* **Problem statement**
Output each record in full, exactly as it stands.
[Opening Data in this exercise section]
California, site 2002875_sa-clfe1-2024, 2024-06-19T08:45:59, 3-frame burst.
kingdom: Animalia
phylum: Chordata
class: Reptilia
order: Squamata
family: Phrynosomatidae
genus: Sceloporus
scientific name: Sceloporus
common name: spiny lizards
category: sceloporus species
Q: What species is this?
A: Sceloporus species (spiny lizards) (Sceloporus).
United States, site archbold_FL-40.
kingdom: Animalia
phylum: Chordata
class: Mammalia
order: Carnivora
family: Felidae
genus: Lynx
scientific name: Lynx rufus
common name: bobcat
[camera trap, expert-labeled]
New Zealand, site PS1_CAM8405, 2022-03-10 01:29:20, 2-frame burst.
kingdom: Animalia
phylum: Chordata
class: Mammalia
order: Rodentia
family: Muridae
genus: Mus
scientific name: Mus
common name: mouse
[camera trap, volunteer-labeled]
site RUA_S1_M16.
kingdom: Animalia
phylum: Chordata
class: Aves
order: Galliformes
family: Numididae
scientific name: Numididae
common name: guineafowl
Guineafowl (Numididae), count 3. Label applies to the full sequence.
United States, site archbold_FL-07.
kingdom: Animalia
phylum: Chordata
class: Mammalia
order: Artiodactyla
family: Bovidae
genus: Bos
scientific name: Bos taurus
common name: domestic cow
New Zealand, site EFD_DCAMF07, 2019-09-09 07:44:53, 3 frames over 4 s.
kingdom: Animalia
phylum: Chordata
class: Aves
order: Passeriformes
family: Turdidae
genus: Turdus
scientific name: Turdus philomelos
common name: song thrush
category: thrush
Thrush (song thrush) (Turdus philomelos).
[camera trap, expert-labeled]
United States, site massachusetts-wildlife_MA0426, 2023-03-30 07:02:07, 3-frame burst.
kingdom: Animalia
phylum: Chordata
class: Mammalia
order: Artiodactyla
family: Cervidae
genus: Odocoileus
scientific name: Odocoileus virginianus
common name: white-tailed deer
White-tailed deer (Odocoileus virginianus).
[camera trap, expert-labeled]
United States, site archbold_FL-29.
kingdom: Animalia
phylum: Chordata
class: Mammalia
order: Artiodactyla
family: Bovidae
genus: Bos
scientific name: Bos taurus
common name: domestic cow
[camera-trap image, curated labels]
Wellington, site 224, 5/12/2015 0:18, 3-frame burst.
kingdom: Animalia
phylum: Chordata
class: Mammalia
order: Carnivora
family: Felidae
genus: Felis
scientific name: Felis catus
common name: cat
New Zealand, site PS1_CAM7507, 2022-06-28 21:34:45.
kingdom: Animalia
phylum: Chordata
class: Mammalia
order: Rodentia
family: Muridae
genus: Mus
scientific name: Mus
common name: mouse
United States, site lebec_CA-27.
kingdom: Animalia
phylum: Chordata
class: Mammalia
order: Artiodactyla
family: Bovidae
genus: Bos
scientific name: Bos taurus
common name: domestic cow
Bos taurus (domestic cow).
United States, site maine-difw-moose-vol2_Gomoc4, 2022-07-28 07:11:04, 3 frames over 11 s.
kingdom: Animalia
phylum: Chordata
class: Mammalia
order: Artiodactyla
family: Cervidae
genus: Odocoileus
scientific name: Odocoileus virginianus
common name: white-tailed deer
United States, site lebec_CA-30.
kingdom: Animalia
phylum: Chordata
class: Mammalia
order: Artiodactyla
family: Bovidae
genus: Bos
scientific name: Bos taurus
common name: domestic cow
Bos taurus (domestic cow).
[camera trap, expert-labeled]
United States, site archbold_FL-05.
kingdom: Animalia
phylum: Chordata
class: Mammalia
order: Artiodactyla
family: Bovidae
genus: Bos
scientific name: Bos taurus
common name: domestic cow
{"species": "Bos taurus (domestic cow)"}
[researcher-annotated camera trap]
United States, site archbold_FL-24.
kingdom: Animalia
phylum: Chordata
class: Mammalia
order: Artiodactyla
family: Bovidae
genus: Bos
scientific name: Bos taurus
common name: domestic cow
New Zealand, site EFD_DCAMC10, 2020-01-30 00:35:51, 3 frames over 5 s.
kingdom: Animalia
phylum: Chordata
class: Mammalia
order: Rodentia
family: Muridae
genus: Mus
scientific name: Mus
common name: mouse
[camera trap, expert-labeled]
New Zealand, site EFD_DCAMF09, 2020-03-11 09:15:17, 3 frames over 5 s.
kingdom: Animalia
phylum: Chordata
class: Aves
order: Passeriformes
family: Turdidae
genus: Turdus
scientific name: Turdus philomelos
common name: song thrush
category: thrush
[Closing Data in this exercise section]
* **Exercise output**
California, site 2002875_sa-clfe1-2024, 2024-06-19T08:45:59, 3-frame burst.
kingdom: Animalia
phylum: Chordata
class: Reptilia
order: Squamata
family: Phrynosomatidae
genus: Sceloporus
scientific name: Sceloporus
common name: spiny lizards
category: sceloporus species
Q: What species is this?
A: Sceloporus species (spiny lizards) (Sceloporus).
United States, site archbold_FL-40.
kingdom: Animalia
phylum: Chordata
class: Mammalia
order: Carnivora
family: Felidae
genus: Lynx
scientific name: Lynx rufus
common name: bobcat
[camera trap, expert-labeled]
New Zealand, site PS1_CAM8405, 2022-03-10 01:29:20, 2-frame burst.
kingdom: Animalia
phylum: Chordata
class: Mammalia
order: Rodentia
family: Muridae
genus: Mus
scientific name: Mus
common name: mouse
[camera trap, volunteer-labeled]
site RUA_S1_M16.
kingdom: Animalia
phylum: Chordata
class: Aves
order: Galliformes
family: Numididae
scientific name: Numididae
common name: guineafowl
Guineafowl (Numididae), count 3. Label applies to the full sequence.
United States, site archbold_FL-07.
kingdom: Animalia
phylum: Chordata
class: Mammalia
order: Artiodactyla
family: Bovidae
genus: Bos
scientific name: Bos taurus
common name: domestic cow
New Zealand, site EFD_DCAMF07, 2019-09-09 07:44:53, 3 frames over 4 s.
kingdom: Animalia
phylum: Chordata
class: Aves
order: Passeriformes
family: Turdidae
genus: Turdus
scientific name: Turdus philomelos
common name: song thrush
category: thrush
Thrush (song thrush) (Turdus philomelos).
[camera trap, expert-labeled]
United States, site massachusetts-wildlife_MA0426, 2023-03-30 07:02:07, 3-frame burst.
kingdom: Animalia
phylum: Chordata
class: Mammalia
order: Artiodactyla
family: Cervidae
genus: Odocoileus
scientific name: Odocoileus virginianus
common name: white-tailed deer
White-tailed deer (Odocoileus virginianus).
[camera trap, expert-labeled]
United States, site archbold_FL-29.
kingdom: Animalia
phylum: Chordata
class: Mammalia
order: Artiodactyla
family: Bovidae
genus: Bos
scientific name: Bos taurus
common name: domestic cow
[camera-trap image, curated labels]
Wellington, site 224, 5/12/2015 0:18, 3-frame burst.
kingdom: Animalia
phylum: Chordata
class: Mammalia
order: Carnivora
family: Felidae
genus: Felis
scientific name: Felis catus
common name: cat
New Zealand, site PS1_CAM7507, 2022-06-28 21:34:45.
kingdom: Animalia
phylum: Chordata
class: Mammalia
order: Rodentia
family: Muridae
genus: Mus
scientific name: Mus
common name: mouse
United States, site lebec_CA-27.
kingdom: Animalia
phylum: Chordata
class: Mammalia
order: Artiodactyla
family: Bovidae
genus: Bos
scientific name: Bos taurus
common name: domestic cow
Bos taurus (domestic cow).
United States, site maine-difw-moose-vol2_Gomoc4, 2022-07-28 07:11:04, 3 frames over 11 s.
kingdom: Animalia
phylum: Chordata
class: Mammalia
order: Artiodactyla
family: Cervidae
genus: Odocoileus
scientific name: Odocoileus virginianus
common name: white-tailed deer
United States, site lebec_CA-30.
kingdom: Animalia
phylum: Chordata
class: Mammalia
order: Artiodactyla
family: Bovidae
genus: Bos
scientific name: Bos taurus
common name: domestic cow
Bos taurus (domestic cow).
[camera trap, expert-labeled]
United States, site archbold_FL-05.
kingdom: Animalia
phylum: Chordata
class: Mammalia
order: Artiodactyla
family: Bovidae
genus: Bos
scientific name: Bos taurus
common name: domestic cow
{"species": "Bos taurus (domestic cow)"}
[researcher-annotated camera trap]
United States, site archbold_FL-24.
kingdom: Animalia
phylum: Chordata
class: Mammalia
order: Artiodactyla
family: Bovidae
genus: Bos
scientific name: Bos taurus
common name: domestic cow
New Zealand, site EFD_DCAMC10, 2020-01-30 00:35:51, 3 frames over 5 s.
kingdom: Animalia
phylum: Chordata
class: Mammalia
order: Rodentia
family: Muridae
genus: Mus
scientific name: Mus
common name: mouse
[camera trap, expert-labeled]
New Zealand, site EFD_DCAMF09, 2020-03-11 09:15:17, 3 frames over 5 s.
kingdom: Animalia
phylum: Chordata
class: Aves
order: Passeriformes
family: Turdidae
genus: Turdus
scientific name: Turdus philomelos
common name: song thrush
category: thrush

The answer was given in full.